Самая красивая женщина при дворе Елизаветы графиня Лопухина на себе ощущала нерасположение императрицы. Любимым цветом Елизаветы был розовый, и существовало неписаное правило, согласно которому она и только она могла носить его. Графиня осмелилась нарушить этот порядок и надела розовое платье. Она зашла еще дальше и сделала себе такую же прическу, как у царицы, добавив к ней розу. Придя в бешенство, Елизавета приказала графине стать на колени и на глазах у всех придворных вырвала розу вместе с прядью волос и отхлестала Лопухину по щекам. На этом разгневанная правительница не успокоилась и сослала любовника графини в Сибирь. Саму графиню также постоянно унижали, а после публично обвинили в заговоре против трона.
София в серебристо-розовом платье, сделав реверанс, еще не знала об истории с графиней Лопухиной и все же чувствовала на себе пристальный и странный взгляд императрицы, в котором были и приветливость, и какая-то настороженность. Столь же пытливо Елизавета принялась разглядывать и Иоганну. Внезапно увидела в лице гостьи нечто, заставившее ее выскочить вон из комнаты. Когда она вернулась, на ее лице были заметны следы слез. Иоганна была очень похожа на своего покойного брата Карла Августа, давным-давно умершего жениха Елизаветы. При виде Иоганны на государыню нахлынули нежные воспоминания, растрогавшие ее до слез.
В тот вечер Петр обедал с Софией и Иоганной, и София, послушав его разговоры, удивилась тому, каким он был еще ребенком. Будучи старше своей невесты — на следующий день ему должно было исполниться шестнадцать лет, — Петр имел интересы и увлечения десятилетнего мальчишки. И дело было не только в том, что он вел уединенную жизнь избалованного ребенка: София сама была тому свидетельницей и могла сделать скидку на это обстоятельство. Но вдобавок в Петре, оставившем впечатление мальчика, была какая-то существенная неразвитость. Он был с хилой грудью, с недоразвитой мускулатурой. В нем не хватало того, что делает из ребенка мужчину. Неизменной темой всех их разговоров были солдаты, мундиры и строевая муштра. Это встревожило Софию.

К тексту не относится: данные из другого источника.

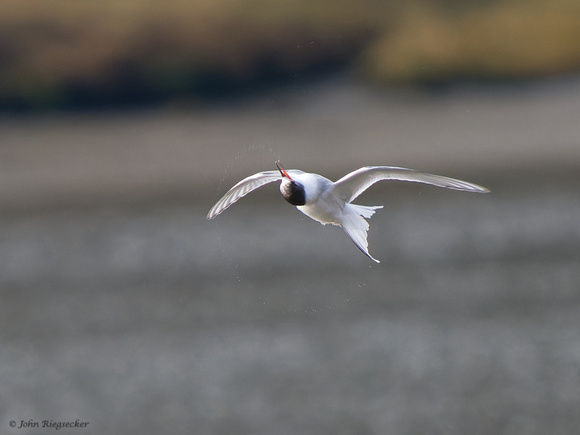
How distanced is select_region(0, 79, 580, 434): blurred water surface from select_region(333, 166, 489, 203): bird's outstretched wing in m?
5.15

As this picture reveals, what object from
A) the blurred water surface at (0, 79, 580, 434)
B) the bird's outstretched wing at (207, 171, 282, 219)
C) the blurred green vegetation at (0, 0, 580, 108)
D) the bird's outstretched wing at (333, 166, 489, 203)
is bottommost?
the blurred water surface at (0, 79, 580, 434)

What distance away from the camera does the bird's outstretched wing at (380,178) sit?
1.50m

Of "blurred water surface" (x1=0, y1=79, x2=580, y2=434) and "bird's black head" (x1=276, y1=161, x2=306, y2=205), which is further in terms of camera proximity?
"blurred water surface" (x1=0, y1=79, x2=580, y2=434)

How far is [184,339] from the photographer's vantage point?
788 cm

И все же в нем было обаяние бесхитростного, простодушного юнца, да и внешне он выглядел привлекательно. Все говорили о нем как о молодом человеке, подающем большие надежды. Не доверяя своей скептической оценке, София решила, что она должна быть довольна своим женихом.
Ритуалы огромного пышного двора Елизаветы были таковы, что между императрицей и гостями из Цербста установилась определенная дистанция. София видела Елизавету лишь мельком, когда та быстро проходила по широким коридорам или приемным покоям, направляясь на очередную церемонию. Она была сверкающей иконой, которую полагалось созерцать на расстоянии.